◆ Work task ◆
Among the lines below, a stretch begins at the one with "can look at" and ends at the one with "at least vandalism". Repeat that stretch exactly, ends included.

Collected data entries
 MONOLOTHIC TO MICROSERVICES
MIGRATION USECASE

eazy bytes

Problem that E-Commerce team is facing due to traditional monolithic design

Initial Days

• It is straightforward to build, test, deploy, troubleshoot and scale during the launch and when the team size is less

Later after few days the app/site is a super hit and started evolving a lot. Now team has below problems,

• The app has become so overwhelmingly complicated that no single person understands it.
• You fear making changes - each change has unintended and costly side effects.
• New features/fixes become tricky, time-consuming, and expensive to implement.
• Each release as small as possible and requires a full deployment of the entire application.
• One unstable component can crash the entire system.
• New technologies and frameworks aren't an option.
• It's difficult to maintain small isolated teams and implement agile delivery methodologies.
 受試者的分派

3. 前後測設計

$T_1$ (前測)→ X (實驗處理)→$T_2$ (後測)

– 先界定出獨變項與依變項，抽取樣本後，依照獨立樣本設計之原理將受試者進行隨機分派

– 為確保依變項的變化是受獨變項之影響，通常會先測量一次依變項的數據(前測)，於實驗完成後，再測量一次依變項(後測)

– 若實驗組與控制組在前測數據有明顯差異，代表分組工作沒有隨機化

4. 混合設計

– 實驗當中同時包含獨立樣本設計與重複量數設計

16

==

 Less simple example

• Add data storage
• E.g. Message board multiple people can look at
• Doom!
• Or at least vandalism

--

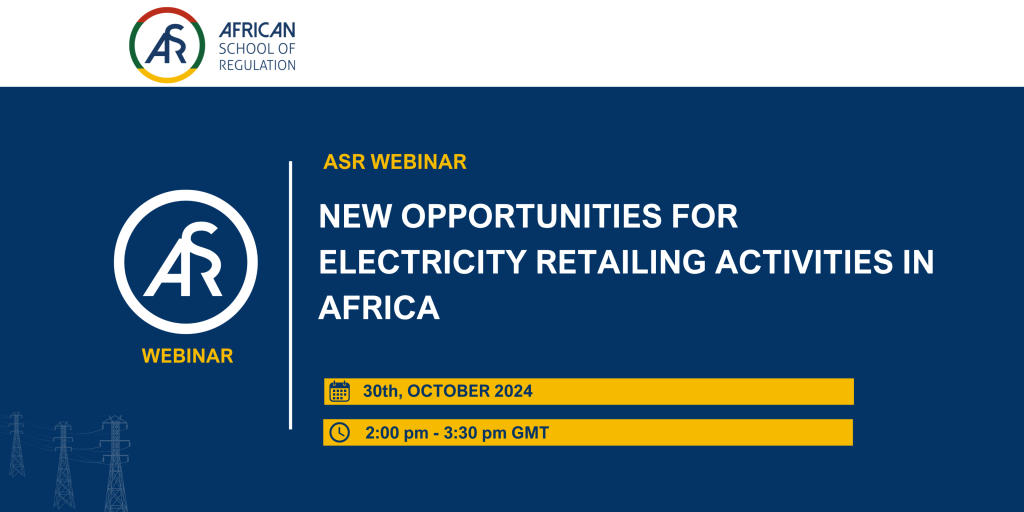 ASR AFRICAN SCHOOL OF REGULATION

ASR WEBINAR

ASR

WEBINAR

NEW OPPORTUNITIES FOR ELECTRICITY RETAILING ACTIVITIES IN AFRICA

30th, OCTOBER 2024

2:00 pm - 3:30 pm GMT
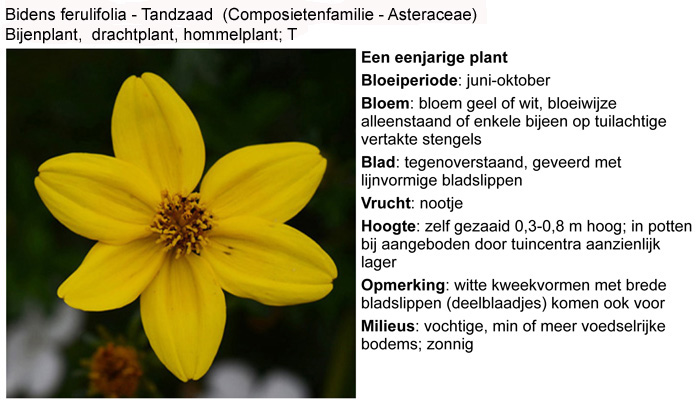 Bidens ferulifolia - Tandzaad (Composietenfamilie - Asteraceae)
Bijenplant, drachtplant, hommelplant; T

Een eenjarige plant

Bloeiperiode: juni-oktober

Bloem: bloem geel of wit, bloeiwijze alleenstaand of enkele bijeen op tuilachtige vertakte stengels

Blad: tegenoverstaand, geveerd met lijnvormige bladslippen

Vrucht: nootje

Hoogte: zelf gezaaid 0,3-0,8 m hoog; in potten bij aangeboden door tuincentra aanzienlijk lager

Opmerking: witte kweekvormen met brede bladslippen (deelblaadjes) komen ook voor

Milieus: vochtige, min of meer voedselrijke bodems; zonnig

◆ Task output ◆
• E.g. Message board multiple people can look at
• Doom!
• Or at least vandalism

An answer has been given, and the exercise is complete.